Reddy YNV, Koepp KE, Carter R, et al. Rate-adaptive atrial pacing for heart failure with preserved ejection fraction: the RAPID-HF randomized clinical trial. JAMA. 2023;Epub ahead of print.
Kitzman DW, Upadhya B, Pandey A, et al. Rate-adaptive pacing for heart failure with preserved ejection fraction. JAMA. 2023;Epub ahead of print.
- The study was supported by the Mayo Clinic with additional grant funding from Medtronic.

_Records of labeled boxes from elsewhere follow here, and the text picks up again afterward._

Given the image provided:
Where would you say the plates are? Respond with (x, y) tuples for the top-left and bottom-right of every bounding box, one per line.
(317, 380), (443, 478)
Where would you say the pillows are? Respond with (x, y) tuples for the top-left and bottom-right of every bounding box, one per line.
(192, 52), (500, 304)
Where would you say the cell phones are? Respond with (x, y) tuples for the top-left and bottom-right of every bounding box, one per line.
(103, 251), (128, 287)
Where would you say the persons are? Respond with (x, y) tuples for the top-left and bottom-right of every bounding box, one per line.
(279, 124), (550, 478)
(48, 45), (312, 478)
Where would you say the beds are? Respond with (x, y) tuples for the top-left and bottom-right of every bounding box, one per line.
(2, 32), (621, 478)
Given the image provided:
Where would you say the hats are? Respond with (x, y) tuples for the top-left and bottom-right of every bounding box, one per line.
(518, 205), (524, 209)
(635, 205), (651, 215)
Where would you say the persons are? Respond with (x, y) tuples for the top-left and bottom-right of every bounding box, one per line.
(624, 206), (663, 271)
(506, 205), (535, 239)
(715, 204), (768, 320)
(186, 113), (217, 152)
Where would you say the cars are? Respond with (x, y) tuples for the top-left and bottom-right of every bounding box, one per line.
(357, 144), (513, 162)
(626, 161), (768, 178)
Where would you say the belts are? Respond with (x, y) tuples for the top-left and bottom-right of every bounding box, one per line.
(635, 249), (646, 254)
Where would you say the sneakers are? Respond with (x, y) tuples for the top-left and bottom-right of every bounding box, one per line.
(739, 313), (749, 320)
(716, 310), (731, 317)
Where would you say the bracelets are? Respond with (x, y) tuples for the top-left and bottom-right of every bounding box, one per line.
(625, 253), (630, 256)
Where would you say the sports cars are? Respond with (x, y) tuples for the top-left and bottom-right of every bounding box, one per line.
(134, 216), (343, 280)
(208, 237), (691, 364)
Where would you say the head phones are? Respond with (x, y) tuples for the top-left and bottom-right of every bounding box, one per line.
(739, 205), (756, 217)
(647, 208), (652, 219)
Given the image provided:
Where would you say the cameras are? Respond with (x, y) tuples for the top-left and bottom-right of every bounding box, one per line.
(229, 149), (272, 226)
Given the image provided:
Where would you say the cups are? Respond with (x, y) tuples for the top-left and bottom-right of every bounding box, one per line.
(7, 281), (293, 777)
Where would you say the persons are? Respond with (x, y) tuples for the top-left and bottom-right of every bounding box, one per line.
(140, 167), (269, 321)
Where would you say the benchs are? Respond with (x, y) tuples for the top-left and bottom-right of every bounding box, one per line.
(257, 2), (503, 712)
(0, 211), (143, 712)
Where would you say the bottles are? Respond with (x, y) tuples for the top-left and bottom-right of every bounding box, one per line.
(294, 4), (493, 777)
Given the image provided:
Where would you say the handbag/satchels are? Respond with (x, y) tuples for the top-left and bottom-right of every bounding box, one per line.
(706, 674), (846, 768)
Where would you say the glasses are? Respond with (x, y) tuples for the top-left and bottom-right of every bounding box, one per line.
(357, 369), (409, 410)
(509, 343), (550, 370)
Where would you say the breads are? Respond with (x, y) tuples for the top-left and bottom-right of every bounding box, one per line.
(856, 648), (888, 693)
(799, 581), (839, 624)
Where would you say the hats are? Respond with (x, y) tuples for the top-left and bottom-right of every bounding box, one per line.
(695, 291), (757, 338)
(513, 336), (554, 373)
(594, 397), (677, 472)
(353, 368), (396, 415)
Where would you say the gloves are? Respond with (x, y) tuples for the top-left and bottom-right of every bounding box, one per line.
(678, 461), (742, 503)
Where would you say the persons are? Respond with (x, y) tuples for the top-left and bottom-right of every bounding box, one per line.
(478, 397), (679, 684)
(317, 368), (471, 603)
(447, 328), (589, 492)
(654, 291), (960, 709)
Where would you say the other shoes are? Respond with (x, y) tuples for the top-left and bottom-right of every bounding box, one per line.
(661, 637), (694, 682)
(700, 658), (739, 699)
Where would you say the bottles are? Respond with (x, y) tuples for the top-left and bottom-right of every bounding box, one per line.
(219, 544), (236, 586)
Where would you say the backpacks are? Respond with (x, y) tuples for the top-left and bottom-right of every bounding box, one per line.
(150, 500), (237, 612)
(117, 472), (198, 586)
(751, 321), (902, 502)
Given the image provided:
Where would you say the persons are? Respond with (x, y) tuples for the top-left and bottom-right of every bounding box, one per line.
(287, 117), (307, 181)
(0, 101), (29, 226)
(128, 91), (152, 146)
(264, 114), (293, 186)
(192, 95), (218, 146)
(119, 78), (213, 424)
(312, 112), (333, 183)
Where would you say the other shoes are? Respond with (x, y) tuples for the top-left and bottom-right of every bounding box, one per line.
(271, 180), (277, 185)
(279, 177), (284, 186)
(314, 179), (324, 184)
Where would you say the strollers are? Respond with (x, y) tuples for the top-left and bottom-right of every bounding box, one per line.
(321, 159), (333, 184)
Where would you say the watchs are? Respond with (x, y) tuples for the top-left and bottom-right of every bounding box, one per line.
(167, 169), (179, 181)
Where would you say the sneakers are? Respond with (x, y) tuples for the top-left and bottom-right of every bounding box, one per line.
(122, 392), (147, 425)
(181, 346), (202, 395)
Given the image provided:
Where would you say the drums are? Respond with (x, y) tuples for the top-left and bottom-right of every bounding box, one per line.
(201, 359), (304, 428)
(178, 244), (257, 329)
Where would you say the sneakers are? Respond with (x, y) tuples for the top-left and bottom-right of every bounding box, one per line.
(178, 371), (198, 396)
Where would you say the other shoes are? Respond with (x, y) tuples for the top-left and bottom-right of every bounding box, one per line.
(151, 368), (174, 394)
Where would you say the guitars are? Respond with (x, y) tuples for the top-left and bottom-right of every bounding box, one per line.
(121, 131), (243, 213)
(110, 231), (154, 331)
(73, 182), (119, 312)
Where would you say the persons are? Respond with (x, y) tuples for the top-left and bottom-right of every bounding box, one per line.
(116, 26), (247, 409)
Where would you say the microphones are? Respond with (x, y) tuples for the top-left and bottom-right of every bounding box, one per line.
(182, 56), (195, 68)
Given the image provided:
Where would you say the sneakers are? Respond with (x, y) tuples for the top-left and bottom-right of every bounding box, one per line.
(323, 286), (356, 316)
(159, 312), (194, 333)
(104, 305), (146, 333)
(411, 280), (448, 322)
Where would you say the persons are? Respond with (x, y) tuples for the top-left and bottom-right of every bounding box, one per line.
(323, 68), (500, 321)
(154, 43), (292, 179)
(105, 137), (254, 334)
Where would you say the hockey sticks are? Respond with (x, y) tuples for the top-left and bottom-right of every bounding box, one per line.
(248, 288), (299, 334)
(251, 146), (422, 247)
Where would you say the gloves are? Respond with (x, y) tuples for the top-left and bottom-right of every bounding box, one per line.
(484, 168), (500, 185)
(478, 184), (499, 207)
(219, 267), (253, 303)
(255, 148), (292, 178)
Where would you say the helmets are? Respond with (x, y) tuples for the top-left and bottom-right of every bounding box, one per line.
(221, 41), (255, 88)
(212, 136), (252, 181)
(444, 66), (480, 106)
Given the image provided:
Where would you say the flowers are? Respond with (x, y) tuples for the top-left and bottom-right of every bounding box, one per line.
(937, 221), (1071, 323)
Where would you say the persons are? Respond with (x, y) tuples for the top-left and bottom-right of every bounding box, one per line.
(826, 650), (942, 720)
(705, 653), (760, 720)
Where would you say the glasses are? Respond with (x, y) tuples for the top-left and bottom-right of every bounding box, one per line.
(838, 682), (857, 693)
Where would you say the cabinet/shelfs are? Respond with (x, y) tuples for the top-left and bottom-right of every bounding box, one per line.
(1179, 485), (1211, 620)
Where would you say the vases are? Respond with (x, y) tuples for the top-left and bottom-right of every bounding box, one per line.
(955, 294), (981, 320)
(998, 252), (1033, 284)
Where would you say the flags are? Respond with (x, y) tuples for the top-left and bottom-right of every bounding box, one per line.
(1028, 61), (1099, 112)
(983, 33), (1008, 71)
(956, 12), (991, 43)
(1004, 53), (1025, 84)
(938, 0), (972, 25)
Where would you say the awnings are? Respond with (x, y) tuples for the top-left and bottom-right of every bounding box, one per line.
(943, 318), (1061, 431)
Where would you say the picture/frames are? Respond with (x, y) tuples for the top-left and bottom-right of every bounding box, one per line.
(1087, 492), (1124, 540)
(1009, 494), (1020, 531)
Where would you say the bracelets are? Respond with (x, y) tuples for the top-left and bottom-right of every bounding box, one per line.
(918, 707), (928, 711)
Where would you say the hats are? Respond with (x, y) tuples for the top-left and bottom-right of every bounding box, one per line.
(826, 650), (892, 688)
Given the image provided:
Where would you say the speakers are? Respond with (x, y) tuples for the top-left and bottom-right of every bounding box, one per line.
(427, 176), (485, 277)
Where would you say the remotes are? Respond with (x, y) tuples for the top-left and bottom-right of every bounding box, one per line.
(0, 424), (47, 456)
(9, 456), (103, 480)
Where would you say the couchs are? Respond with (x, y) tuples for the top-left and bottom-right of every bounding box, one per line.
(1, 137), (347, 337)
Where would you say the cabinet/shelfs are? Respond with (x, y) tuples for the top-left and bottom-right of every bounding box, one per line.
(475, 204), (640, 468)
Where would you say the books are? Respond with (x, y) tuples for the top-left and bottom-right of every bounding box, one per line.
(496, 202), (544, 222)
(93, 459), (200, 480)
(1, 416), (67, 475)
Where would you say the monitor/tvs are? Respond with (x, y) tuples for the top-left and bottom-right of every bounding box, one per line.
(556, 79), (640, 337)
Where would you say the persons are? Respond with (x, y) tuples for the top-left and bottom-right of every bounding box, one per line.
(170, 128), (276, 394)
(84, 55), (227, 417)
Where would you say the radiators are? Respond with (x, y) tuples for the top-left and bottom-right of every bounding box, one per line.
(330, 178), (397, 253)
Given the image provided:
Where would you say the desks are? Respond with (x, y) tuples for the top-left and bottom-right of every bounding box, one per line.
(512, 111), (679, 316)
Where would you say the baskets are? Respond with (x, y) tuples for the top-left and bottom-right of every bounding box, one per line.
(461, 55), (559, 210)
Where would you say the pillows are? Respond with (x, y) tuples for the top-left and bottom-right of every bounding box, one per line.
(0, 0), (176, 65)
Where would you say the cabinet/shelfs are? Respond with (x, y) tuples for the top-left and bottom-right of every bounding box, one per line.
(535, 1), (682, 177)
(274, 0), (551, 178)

- Borlaug reports receiving research support from the National Institutes of Health and the US Department of Defense; receiving research grant funding from AstraZeneca, Axon, GlaxoSmithKline, Medtronic, Mesoblast, Novo Nordisk, and Tenax Therapeutics; serving as a consultant for Actelion, Amgen, Aria, Axon Therapies, Becton Dickinson, Boehringer Ingelheim, Cytokinetics, Edwards Lifesciences, Eli Lilly, Imbria, Janssen, Merck, Novo Nordisk, NGM Biopharmaceuticals, NXT Pharma, and VADovations; and being a named inventor for the tools and approach for a minimally invasive pericardial modification procedure to treat heart failure.
- Kitzman reports receiving consulting fees from Bayer, Medtronic, Corvia Medical, Boehringer Ingelheim, Keyto, Rivus, Novo Nordisk, AstraZeneca, and Pfizer; holding stock in Gilead; and receiving grants to his institution from Bayer, Novo Nordisk, AstraZeneca, Rivus, and Pfizer.